-- Exercise prompt --
Copy exactly the lines from the one containing "Would it be" through the last line of the records, both included, and nothing more.

-- The input --
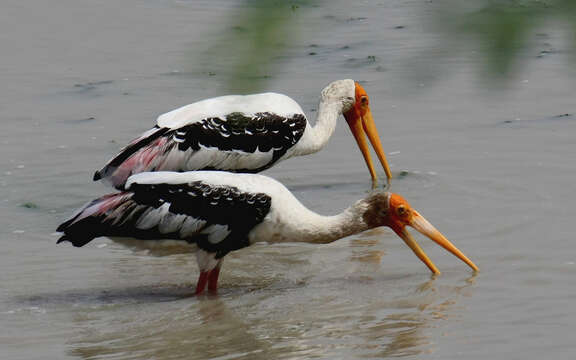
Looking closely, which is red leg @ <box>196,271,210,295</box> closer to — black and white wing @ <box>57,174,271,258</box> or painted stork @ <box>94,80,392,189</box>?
black and white wing @ <box>57,174,271,258</box>

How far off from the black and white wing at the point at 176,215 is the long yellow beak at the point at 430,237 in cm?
98

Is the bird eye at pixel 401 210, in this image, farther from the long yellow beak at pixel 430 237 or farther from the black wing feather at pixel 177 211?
the black wing feather at pixel 177 211

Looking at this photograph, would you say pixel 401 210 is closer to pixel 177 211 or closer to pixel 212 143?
pixel 177 211

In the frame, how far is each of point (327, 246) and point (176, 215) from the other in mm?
1465

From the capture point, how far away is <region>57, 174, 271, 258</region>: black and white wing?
5.78 m

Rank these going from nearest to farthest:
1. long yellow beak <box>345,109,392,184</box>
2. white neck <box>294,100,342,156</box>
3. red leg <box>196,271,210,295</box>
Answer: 1. red leg <box>196,271,210,295</box>
2. white neck <box>294,100,342,156</box>
3. long yellow beak <box>345,109,392,184</box>

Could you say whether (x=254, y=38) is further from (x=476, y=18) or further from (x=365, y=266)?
(x=365, y=266)

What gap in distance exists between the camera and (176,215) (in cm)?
580

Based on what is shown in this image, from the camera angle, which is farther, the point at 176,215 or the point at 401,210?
the point at 401,210

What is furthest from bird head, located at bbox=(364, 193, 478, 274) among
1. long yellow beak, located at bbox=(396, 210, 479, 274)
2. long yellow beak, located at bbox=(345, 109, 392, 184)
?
long yellow beak, located at bbox=(345, 109, 392, 184)

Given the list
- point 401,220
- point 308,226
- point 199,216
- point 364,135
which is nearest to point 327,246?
point 401,220

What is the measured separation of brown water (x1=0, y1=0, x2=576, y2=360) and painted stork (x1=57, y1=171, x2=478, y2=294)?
321 mm

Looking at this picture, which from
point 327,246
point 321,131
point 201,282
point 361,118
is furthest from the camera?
point 361,118

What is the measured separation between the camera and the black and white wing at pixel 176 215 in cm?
578
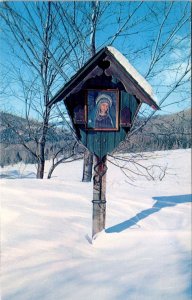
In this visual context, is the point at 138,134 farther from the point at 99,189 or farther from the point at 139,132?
the point at 99,189

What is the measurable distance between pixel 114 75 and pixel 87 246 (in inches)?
81.2

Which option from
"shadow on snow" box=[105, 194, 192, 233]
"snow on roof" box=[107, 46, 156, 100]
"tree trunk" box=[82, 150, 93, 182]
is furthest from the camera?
"tree trunk" box=[82, 150, 93, 182]

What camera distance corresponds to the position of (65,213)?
420 centimetres

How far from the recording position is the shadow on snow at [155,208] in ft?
13.3

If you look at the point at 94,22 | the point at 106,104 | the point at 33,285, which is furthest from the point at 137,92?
the point at 94,22

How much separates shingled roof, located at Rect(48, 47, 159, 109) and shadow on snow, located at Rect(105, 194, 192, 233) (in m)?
1.71

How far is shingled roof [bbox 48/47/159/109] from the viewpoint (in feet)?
11.5

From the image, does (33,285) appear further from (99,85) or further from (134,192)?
(134,192)

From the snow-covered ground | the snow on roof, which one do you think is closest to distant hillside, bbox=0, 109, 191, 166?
the snow-covered ground

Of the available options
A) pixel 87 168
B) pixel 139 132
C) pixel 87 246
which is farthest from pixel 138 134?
pixel 87 246

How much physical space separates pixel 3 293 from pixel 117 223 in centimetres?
225

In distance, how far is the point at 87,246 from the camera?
337 centimetres

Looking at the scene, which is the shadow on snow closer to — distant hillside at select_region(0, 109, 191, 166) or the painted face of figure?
the painted face of figure

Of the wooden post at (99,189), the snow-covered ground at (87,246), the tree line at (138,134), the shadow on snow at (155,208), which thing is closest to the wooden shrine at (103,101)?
the wooden post at (99,189)
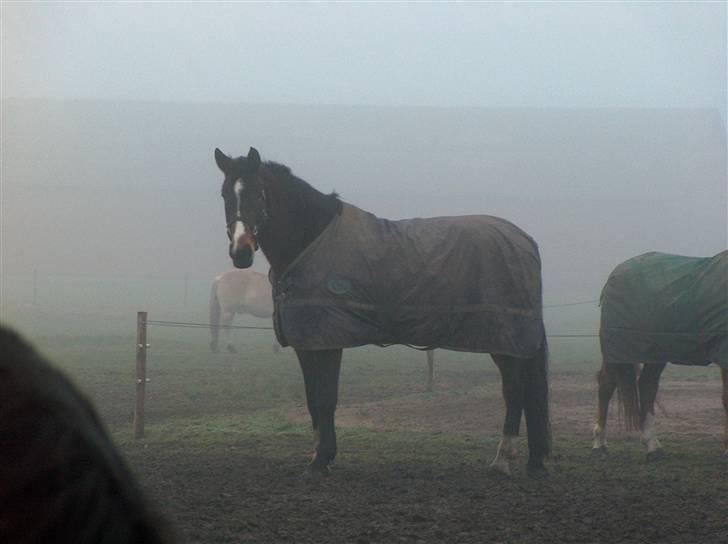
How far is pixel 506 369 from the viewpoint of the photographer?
5969 mm

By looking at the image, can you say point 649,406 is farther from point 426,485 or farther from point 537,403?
point 426,485

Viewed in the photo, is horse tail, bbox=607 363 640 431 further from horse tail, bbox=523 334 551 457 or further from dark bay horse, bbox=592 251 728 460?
horse tail, bbox=523 334 551 457

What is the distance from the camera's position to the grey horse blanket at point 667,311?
6648 mm

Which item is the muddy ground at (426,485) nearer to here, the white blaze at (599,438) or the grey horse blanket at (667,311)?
the white blaze at (599,438)

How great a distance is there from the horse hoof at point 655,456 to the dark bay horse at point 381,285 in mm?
987

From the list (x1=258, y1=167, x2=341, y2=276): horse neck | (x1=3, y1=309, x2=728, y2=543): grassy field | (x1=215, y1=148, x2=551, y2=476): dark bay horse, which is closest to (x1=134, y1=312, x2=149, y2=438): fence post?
(x1=3, y1=309, x2=728, y2=543): grassy field

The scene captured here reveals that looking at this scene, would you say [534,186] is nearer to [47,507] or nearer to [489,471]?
[489,471]

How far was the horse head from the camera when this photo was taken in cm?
547

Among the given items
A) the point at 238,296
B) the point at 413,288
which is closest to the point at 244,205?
the point at 413,288

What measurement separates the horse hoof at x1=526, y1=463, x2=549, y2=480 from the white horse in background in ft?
43.0

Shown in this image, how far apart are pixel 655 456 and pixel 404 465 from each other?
178 centimetres

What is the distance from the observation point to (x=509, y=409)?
5.88 m

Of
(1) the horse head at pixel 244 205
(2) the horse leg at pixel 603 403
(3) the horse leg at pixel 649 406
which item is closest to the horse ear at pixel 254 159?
(1) the horse head at pixel 244 205

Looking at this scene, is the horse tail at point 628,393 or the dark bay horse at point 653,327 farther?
the horse tail at point 628,393
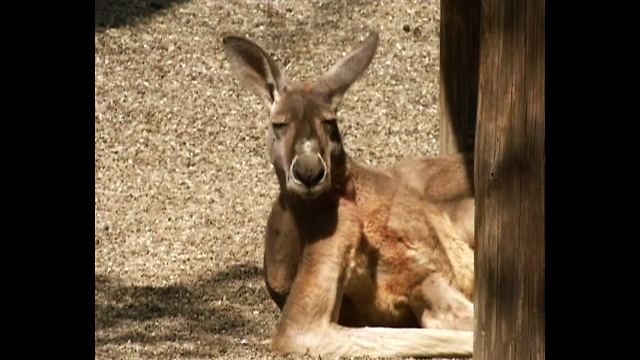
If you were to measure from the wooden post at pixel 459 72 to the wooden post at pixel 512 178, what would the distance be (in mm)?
3504

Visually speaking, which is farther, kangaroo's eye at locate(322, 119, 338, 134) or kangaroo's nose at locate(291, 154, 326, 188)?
kangaroo's eye at locate(322, 119, 338, 134)

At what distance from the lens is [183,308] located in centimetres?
776

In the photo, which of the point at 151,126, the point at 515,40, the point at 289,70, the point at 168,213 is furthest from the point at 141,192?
the point at 515,40

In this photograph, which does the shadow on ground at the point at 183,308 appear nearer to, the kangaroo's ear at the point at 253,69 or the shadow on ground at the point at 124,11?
the kangaroo's ear at the point at 253,69

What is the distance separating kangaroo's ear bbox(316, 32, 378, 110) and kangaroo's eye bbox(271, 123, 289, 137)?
36 centimetres

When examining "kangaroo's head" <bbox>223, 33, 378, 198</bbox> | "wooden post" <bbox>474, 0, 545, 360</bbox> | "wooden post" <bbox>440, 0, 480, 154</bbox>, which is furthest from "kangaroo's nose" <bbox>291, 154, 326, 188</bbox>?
"wooden post" <bbox>440, 0, 480, 154</bbox>

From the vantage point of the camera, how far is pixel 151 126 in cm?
1091

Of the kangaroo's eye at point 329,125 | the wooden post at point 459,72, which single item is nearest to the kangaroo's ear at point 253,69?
the kangaroo's eye at point 329,125

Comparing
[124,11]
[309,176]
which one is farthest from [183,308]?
[124,11]

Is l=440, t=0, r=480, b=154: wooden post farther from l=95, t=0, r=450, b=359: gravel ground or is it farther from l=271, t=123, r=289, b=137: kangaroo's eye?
l=271, t=123, r=289, b=137: kangaroo's eye

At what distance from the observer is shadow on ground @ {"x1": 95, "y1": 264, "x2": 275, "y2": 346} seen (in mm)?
7227

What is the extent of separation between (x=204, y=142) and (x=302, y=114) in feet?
12.1

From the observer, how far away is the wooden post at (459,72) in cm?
887

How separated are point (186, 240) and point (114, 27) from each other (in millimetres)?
3657
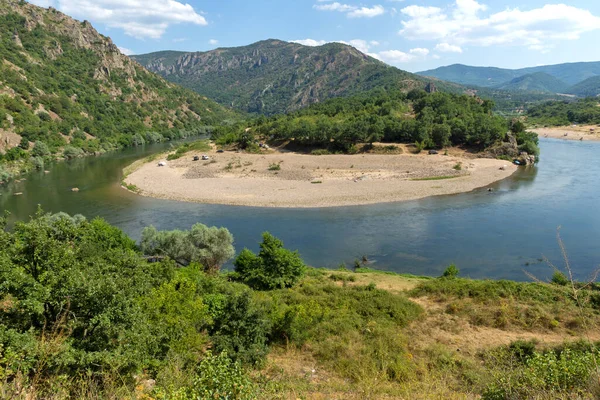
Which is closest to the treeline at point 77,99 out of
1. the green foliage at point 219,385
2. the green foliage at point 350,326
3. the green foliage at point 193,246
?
the green foliage at point 193,246

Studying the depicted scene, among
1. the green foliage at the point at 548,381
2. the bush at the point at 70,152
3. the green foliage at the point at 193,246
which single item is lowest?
the green foliage at the point at 193,246

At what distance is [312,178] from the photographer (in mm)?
61938

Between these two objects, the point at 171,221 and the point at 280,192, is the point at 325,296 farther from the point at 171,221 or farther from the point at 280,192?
the point at 280,192

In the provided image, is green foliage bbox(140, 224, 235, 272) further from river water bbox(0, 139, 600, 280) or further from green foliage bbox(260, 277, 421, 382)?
green foliage bbox(260, 277, 421, 382)

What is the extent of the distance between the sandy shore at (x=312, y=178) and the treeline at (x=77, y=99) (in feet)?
106

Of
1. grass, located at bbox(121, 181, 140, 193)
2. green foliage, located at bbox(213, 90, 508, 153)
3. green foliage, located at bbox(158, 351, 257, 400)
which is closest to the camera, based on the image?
green foliage, located at bbox(158, 351, 257, 400)

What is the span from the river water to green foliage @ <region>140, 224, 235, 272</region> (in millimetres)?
6776

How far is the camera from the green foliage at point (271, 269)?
2425cm

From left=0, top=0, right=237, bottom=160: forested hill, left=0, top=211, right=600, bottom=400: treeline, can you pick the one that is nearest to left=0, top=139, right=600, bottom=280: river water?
left=0, top=211, right=600, bottom=400: treeline

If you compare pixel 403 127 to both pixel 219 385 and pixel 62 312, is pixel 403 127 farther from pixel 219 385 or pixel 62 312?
pixel 219 385

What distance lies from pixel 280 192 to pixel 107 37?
145 metres

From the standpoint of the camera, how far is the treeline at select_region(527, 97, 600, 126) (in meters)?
138

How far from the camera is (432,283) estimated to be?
2309 cm

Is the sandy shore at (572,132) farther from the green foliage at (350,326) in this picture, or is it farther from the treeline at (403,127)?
the green foliage at (350,326)
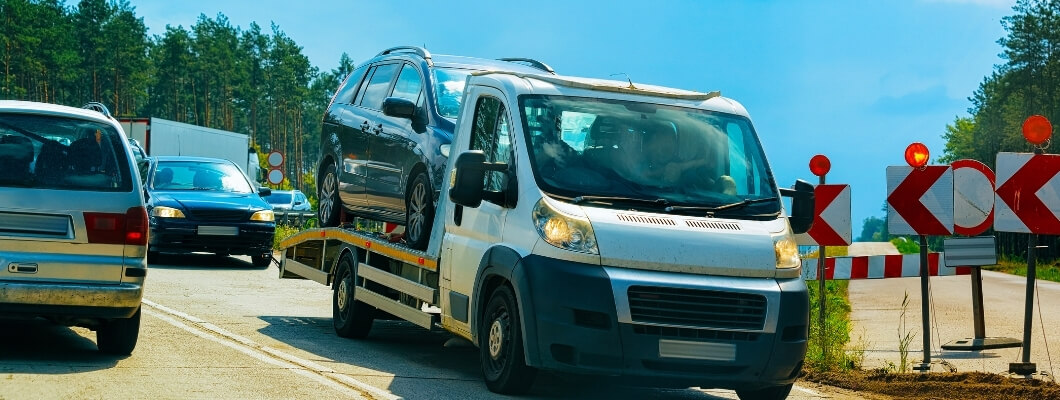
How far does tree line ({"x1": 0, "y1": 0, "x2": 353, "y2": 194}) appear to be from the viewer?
102125 millimetres

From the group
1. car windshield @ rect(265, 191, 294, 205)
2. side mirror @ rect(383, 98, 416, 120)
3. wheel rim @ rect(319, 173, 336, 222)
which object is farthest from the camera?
car windshield @ rect(265, 191, 294, 205)

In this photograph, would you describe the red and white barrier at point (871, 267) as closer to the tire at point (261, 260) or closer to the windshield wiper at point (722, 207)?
the windshield wiper at point (722, 207)

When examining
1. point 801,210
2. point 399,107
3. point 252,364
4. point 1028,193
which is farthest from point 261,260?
point 801,210

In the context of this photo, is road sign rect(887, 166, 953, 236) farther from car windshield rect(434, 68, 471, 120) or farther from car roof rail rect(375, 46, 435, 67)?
car roof rail rect(375, 46, 435, 67)

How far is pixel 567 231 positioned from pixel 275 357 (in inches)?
120

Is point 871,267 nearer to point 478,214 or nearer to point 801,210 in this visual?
point 801,210

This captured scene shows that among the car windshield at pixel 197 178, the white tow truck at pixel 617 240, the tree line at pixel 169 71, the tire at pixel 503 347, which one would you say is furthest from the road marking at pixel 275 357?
the tree line at pixel 169 71

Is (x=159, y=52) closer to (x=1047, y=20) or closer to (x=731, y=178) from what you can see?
(x=1047, y=20)

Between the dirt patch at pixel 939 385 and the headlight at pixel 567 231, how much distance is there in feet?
10.8

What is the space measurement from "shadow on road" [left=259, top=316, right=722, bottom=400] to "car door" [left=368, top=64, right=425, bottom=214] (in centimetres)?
118

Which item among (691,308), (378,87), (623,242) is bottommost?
(691,308)

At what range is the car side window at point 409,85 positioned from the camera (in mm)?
11938

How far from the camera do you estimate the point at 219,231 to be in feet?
70.0

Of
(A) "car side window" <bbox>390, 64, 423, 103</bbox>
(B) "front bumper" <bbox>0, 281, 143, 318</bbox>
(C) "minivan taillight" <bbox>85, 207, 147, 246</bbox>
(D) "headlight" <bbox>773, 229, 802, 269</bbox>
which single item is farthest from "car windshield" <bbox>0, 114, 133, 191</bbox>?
(D) "headlight" <bbox>773, 229, 802, 269</bbox>
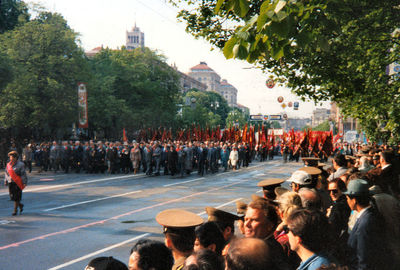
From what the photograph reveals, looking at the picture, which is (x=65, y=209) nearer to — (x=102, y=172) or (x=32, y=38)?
(x=102, y=172)

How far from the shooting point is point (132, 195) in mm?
17281

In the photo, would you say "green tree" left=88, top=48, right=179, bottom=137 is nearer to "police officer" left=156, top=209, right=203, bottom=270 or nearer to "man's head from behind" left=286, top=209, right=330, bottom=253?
"police officer" left=156, top=209, right=203, bottom=270

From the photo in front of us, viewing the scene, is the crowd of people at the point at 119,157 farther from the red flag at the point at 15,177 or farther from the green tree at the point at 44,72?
the red flag at the point at 15,177

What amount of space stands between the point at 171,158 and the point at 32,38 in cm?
1772

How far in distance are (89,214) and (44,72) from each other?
2719 cm

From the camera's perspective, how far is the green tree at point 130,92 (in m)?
46.5

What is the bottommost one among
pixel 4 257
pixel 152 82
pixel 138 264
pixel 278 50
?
pixel 4 257

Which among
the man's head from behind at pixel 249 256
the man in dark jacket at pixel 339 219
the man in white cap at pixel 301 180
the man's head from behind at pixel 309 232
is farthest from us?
the man in white cap at pixel 301 180

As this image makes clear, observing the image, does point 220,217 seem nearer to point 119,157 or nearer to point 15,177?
point 15,177

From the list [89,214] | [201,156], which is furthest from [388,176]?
[201,156]

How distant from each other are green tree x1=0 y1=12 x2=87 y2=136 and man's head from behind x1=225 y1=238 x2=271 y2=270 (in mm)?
33198

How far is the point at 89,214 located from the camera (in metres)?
12.9

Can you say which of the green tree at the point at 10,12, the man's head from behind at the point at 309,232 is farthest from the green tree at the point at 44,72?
the man's head from behind at the point at 309,232

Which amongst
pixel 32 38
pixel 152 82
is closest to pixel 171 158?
pixel 32 38
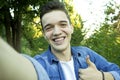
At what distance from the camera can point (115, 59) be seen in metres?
12.9

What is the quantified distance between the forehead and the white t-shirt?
0.33 metres

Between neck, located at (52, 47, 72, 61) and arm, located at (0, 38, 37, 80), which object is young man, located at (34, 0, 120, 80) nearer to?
neck, located at (52, 47, 72, 61)

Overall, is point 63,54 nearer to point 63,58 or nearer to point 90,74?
point 63,58

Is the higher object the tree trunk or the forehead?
the forehead

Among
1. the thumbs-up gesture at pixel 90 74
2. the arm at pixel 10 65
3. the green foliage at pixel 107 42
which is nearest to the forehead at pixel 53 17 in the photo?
the thumbs-up gesture at pixel 90 74

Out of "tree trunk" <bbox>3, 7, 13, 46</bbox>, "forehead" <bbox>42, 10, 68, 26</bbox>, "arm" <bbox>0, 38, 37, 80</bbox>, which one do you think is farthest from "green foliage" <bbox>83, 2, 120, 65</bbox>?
"arm" <bbox>0, 38, 37, 80</bbox>

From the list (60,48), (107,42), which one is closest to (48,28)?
(60,48)

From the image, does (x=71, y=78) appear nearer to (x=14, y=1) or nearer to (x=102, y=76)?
(x=102, y=76)

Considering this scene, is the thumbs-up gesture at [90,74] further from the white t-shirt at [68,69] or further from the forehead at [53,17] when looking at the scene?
the forehead at [53,17]

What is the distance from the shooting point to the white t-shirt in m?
2.76

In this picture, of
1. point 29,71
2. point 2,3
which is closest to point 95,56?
point 29,71

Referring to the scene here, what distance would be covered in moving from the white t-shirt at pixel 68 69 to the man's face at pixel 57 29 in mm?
117

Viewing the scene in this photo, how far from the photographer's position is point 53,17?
9.21 ft

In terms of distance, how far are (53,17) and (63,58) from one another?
1.12ft
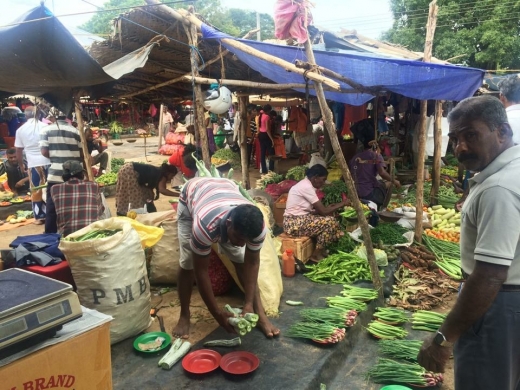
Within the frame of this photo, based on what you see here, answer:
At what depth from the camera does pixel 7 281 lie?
174cm

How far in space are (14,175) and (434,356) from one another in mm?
10475

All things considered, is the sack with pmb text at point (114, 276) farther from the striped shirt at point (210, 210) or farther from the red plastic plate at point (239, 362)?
the red plastic plate at point (239, 362)

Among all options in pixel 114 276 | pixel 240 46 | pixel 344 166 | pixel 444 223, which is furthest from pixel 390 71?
pixel 114 276

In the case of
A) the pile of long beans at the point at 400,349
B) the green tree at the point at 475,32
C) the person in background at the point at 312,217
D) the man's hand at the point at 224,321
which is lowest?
the pile of long beans at the point at 400,349

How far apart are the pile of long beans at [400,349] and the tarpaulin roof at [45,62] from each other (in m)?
3.84

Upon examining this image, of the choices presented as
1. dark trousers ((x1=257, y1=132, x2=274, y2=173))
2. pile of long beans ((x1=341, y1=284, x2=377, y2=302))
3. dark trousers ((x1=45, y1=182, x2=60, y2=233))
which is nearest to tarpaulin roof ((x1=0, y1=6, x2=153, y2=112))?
dark trousers ((x1=45, y1=182, x2=60, y2=233))

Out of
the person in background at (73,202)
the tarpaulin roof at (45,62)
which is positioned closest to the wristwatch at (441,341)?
the tarpaulin roof at (45,62)

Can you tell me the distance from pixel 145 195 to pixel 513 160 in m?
4.88

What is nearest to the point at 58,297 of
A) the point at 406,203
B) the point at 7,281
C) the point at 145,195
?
the point at 7,281

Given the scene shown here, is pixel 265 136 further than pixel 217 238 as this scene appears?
Yes

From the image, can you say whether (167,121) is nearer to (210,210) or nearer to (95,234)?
(95,234)

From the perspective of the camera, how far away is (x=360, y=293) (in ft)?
13.7

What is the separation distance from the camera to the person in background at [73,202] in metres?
4.34

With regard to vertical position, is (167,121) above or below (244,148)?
above
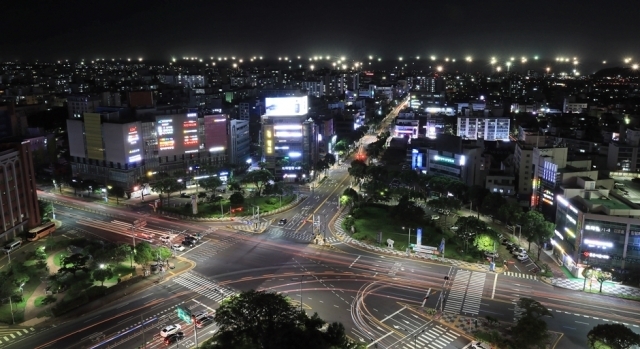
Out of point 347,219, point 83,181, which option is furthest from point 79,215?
point 347,219

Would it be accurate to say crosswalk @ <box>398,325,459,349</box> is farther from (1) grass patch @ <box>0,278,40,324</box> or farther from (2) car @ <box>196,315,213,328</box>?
(1) grass patch @ <box>0,278,40,324</box>

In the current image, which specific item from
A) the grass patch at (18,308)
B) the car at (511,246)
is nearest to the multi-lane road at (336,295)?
the grass patch at (18,308)

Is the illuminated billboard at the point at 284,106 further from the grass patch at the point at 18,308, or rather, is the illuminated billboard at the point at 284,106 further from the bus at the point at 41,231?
the grass patch at the point at 18,308

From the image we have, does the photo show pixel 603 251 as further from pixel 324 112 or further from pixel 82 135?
pixel 324 112

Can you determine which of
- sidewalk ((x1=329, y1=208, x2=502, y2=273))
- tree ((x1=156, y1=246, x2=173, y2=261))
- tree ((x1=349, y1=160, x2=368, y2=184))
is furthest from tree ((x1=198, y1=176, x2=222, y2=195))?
tree ((x1=156, y1=246, x2=173, y2=261))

-- Result of the task --
Would it be accurate to say crosswalk @ <box>398,325,459,349</box> is farther from (1) grass patch @ <box>0,278,40,324</box> or farther from (2) car @ <box>196,315,213,328</box>?
(1) grass patch @ <box>0,278,40,324</box>

In the current image, which specific item from
A) the grass patch at (18,308)
B) the car at (511,246)
is nearest to the multi-lane road at (336,295)?
the grass patch at (18,308)

Is the illuminated billboard at the point at 284,106 further from the grass patch at the point at 18,308, or rather, is the illuminated billboard at the point at 284,106 further from the bus at the point at 41,231?
the grass patch at the point at 18,308

From the image we have, does the photo show pixel 603 251 as further from pixel 324 112 or further from pixel 82 135?
pixel 324 112

Can you determine which of
- sidewalk ((x1=329, y1=208, x2=502, y2=273))
- tree ((x1=156, y1=246, x2=173, y2=261))
- tree ((x1=349, y1=160, x2=368, y2=184))
is furthest from tree ((x1=198, y1=176, x2=222, y2=195))?
tree ((x1=156, y1=246, x2=173, y2=261))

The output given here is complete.